Dataset revision number

Hello,
I couldn’t find a way to retrieve the revision number of a given dataset without having to download any bit of it.
With the download, I know of dataset["train"].info.version.
Without the download, I couldn’t figure it out so far.
I tried using the HfApi via the api.dataset_info(dataset_name) but it doesn’t do it.
Nor does api.list_datasets(dataset_name).
Any pointer on how to get there folks please ?

I know List all available revision? is about the same and has no answer from dec 2023.

Answered here: List all available revision? - #4 by nielsr

Thank you very much @nielsr for your kind answering.
The link you’re pointing to gives repo branch names (which seems to fit the requirement of @borgr in the post you linked).
I’m myself looking for revision number of the datasets (like v1.12.43, as returned by the “offline/once_downloaded” dataset["train"].info.version python command).
Do you know of a way to achieve this ?

Will ping @Wauplin here

1 Like

I’m myself looking for revision number of the datasets (like v1.12.43, as returned by the “offline/once_downloaded” dataset["train"].info.version python command).
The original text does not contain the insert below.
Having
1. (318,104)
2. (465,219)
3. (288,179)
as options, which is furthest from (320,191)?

This information is not Hub-specific but dataset-specific AFAIK.
@lhoestq @albertvillanova would you have a solution for that?

You can use datasets.get_dataset_config_info:

  • To get the DatasetInfo of the default (or single) configuration:
In [1]: from datasets import get_dataset_config_info
In [2]: dataset_info = get_dataset_config_info("kilt_wikipedia")
In [3]: dataset_info.version
Out[3]: 1.0.0
  • To get the DatasetInfo for a particular config:
In [1]: from datasets import get_dataset_config_info
In [2]: dataset_info = get_dataset_config_info("wikimedia/wikipedia", "20231101.ca")
In [3]: dataset_info.version
Out[3]: 0.0.0

Please note that most no-script data-only datasets do not explicitly set a specific “version” number and will return 0.0.0 (the default one).

1 Like

Merci beaucoup Albert.
Many valuable info here.
That’s what I was hoping existed.
I will put it all to good use.

Thank you all very much for your persistence in helping a dude out.
Much grateful.
Rock on !

This topic was automatically closed 12 hours after the last reply. New replies are no longer allowed.